En pensant par son handicap, il adopte un nouvel état d'esprit : "Je touchais le mur en me demandant où est-ce qu’il serait logique que j'installe des interrupteurs ? Combien de pas je veux faire pour aller jusqu’au frigo lorsque je fais la cuisine ?". Il n’est plus question de visuel ou de beauté mais de confort et de bien-être. Il décide alors de mettre sa maison sur le marché. Cette dernière est vendue immédiatement. Il a trouvé son nouveau métier.
 

Extérieur réaménagé par l'architecte designer Eric Brun-Sanglard
 (Eric Brun-Sanglard)

 

Je me sentais comme un imposteur dans un milieu qui n'était pas le mien.

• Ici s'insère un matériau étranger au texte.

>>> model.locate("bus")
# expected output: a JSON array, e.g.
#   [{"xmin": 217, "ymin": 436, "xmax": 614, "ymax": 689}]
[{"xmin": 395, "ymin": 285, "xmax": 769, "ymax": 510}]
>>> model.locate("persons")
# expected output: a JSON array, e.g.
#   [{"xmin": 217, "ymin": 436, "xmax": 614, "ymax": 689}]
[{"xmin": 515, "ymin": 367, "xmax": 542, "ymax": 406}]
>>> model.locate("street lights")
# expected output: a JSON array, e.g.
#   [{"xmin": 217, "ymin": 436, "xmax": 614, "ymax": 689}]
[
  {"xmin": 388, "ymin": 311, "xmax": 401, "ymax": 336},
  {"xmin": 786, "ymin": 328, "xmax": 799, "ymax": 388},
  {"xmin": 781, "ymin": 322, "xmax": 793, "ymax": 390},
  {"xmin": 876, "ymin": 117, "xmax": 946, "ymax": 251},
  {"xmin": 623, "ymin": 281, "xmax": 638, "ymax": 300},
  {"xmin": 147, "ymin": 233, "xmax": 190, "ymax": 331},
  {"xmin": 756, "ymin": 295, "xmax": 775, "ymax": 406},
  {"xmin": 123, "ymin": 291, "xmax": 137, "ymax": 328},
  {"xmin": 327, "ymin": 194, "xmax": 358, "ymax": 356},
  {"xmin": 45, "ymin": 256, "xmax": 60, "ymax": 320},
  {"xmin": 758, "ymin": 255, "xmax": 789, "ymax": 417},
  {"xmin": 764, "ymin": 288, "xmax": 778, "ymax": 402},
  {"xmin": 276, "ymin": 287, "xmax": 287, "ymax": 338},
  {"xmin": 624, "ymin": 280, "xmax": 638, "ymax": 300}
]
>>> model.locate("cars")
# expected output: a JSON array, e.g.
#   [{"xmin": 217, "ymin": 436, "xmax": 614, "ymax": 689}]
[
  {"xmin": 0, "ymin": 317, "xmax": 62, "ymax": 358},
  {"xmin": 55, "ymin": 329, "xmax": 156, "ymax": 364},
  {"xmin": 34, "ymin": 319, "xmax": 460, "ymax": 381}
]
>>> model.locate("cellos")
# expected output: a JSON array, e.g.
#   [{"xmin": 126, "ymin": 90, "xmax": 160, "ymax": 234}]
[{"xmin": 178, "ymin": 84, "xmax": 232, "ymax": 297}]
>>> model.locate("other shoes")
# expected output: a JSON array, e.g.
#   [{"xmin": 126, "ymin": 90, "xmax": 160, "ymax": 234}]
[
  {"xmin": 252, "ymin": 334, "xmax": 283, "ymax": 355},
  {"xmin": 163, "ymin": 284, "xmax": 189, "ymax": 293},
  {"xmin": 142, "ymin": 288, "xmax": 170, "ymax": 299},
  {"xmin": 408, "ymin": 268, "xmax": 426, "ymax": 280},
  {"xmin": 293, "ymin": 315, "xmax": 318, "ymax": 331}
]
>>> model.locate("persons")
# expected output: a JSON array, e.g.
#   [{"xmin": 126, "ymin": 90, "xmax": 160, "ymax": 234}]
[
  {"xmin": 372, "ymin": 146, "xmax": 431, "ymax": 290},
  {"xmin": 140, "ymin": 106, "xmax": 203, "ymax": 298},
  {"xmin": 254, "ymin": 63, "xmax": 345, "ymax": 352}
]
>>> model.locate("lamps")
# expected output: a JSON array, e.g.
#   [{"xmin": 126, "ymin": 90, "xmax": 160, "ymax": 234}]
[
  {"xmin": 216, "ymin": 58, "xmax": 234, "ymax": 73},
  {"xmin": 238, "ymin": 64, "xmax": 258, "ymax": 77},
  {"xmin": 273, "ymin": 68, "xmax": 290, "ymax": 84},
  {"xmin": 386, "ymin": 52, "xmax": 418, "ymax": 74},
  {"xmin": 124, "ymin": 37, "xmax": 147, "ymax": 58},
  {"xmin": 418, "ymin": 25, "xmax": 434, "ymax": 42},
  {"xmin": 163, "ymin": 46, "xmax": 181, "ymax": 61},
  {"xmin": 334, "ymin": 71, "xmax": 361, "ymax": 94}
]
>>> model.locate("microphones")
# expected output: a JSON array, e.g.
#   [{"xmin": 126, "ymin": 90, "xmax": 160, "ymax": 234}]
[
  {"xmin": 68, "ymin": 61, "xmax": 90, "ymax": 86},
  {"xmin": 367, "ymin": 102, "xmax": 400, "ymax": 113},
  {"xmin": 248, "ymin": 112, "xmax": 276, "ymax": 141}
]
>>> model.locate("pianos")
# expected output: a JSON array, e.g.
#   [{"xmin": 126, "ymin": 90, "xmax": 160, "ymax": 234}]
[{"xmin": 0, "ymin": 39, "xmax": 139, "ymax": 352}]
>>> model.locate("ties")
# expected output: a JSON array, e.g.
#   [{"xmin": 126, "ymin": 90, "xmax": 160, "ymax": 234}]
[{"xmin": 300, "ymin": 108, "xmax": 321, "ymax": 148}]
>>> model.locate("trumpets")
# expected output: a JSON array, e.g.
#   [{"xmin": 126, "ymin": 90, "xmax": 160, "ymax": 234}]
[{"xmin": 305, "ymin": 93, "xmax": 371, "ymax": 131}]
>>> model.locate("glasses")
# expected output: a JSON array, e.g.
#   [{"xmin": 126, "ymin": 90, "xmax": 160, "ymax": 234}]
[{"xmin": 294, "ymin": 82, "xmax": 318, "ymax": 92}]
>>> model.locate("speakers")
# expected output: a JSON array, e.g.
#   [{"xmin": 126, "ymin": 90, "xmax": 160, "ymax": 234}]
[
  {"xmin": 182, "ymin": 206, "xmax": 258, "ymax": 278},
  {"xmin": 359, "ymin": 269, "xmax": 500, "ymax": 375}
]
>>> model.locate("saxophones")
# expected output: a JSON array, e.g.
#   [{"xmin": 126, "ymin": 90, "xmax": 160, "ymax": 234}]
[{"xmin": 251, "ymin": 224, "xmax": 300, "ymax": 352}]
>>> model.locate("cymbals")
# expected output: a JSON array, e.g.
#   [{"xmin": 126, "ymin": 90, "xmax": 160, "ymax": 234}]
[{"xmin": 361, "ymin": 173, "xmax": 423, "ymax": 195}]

Eric Brun-Sanglard, designer et architecte d'intérieur


Du coup, il récidive. Il rachète deux maisons et recommence. Toutes les deux sont vendues à des prix plus élevés : "Aux Etats-Unis, tout est possible". Les gens le demandent même personnellement pour venir exécuter des modifications chez eux. En apprenant à s’adapter aux besoins et aux goûts de ses clients, Eric Brun-Sanglard se crée une carte de visite. Ce dernier finit par s’associer : "Une très mauvaise idée", selon lui. Et pour peu ! Son collaborateur le quitte et le laisse, seul, face à d’énormes dettes cachées. 
 

"Lyon City Des!gn" accueillait l'architecte Eric Brun-Slangard
 (Pierre-Aymeric Dillies)


Aujourd’hui, il se consacre au partage de son expérience tout en continuant de travailler. Il est professeur pour des écoles d’architecture telle que la CREAD et donne des conférences. Après avoir participé à des émissions de télé-réalité américaines, où il venait en aide à des familles pour reconstruire leur logement, il ajoute qu’il n’a jamais été sollicité pour améliorer le quotidien des personnes touchées par le même handicap que lui : "Le monde des non-voyants veut rester enfermé dans ses normes de sécurité. Moi je mets simplement de beaux tapis pour éviter les obstacles chez moi", s’amuse Eric.

 


En toute simplicité, ce dernier clôt sa conférence avec un dernier conseil : "Fermer les yeux pour mieux voir."